Unnatural Products Raises $45M in Series B to Develop Macrocyclic Peptide Therapeutics
Unnatural Products is betting that “natural” has been holding drug discovery back more than it has been helping it. Turns out, the market agrees when there is real science behind the attitude. Unnatural Products just pulled in $45M in Series B funding, led by The Venture Collective, with argenx, Droia Ventures, and returning players Merck Global Health Innovation Fund, ARTIS Ventures, and First Spark Ventures doubling down. When the same capital keeps showing up, it is not loyalty. It is pattern recognition with a bankroll and a memory.
Credit where it is due. Cameron Pye, Co Founder and CEO, and Joshua Schwochert, Founder and scientific backbone, have been building this like people who understand that drug discovery is less a sprint and more a long chess game played in the dark. Add Simon Bailey, PhD, COO and President of R&D, and you get operational muscle meeting scientific intent without stepping on each other’s toes or slowing the tempo.

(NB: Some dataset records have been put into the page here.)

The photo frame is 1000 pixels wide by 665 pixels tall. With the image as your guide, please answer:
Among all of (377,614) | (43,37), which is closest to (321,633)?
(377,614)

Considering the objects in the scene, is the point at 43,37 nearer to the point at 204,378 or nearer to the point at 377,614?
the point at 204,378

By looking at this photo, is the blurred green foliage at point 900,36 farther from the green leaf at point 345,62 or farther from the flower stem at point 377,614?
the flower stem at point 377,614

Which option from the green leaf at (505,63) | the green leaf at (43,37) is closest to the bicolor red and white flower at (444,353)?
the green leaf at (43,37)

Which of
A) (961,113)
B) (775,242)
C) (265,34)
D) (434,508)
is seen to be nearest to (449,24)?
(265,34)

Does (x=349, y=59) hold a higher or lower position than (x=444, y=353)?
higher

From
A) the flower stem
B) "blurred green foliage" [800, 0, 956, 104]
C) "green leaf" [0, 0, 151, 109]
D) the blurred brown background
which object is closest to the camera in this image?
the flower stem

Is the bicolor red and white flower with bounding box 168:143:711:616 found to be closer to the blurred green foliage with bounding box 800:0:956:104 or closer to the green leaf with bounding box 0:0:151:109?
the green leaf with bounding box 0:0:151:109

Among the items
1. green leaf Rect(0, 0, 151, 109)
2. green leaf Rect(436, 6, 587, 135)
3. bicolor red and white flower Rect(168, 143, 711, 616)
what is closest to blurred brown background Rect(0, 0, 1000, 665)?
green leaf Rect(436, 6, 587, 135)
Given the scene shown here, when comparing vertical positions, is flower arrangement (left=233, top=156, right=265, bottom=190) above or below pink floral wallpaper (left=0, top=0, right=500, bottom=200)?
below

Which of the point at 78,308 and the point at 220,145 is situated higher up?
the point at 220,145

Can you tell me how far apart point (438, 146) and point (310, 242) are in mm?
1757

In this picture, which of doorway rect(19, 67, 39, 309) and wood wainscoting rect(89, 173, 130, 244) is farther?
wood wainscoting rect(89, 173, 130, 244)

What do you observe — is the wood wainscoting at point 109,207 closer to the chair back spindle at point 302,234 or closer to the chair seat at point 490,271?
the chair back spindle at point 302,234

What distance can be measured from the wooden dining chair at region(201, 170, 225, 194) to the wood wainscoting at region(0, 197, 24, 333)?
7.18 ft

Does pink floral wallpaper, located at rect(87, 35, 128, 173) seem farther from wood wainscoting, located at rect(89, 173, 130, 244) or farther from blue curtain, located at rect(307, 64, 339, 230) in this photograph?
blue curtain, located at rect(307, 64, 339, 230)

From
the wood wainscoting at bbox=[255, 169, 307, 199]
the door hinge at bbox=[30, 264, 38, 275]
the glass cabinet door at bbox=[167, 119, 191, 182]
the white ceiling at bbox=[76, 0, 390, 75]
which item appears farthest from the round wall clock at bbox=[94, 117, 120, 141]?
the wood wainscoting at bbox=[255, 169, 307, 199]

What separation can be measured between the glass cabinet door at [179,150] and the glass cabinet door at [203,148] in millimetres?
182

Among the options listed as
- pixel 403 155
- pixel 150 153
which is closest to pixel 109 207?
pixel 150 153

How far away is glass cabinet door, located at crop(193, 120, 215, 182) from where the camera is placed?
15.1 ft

Let’s talk about the name for a second. Unnatural Products. It sounds like a warning label you would ignore at your own risk. In reality, it is a strategy hiding in plain sight. They are engineering macrocyclic peptides that behave like they studied both the biologics playbook and the small molecule handbook, then kept what worked. Selectivity meets permeability. Precision meets practicality. And yes, the quiet ambition here is oral delivery, which in biotech is the difference between inconvenience and adoption, between interest and scale.
The platform is where things start to separate. Parallel experimentation fused with machine learning is not decoration, it is infrastructure. While others are still feeling around in the molecular dark, this team is building a system that learns, iterates, and compounds insight. That is how you go after targets most companies label as “come back later” and still move forward with intent.
The partnerships tell their own story. Novartis, Merck, BridgeBio, argenx. That is not a guest list, that is validation under a microscope. Big pharma does not collaborate out of curiosity. They collaborate when the math starts making sense and the downside starts shrinking.
What stands out is how this company has moved through its funding lifecycle. A $6M seed led by ARTIS Ventures in 2019. A $32M Series A in 2023 led by Merck Global Health Innovation Fund and ARTIS. Now a $45M Series B in 2026. That progression is not noise. It is disciplined execution, layered trust, and a platform that keeps earning the next check without begging for attention.
The takeaway sits right there if you are paying attention. When you build something that makes previously “undruggable” targets feel negotiable, capital follows. Not because the story sounds good, but because the implications are hard to ignore once you see the pattern.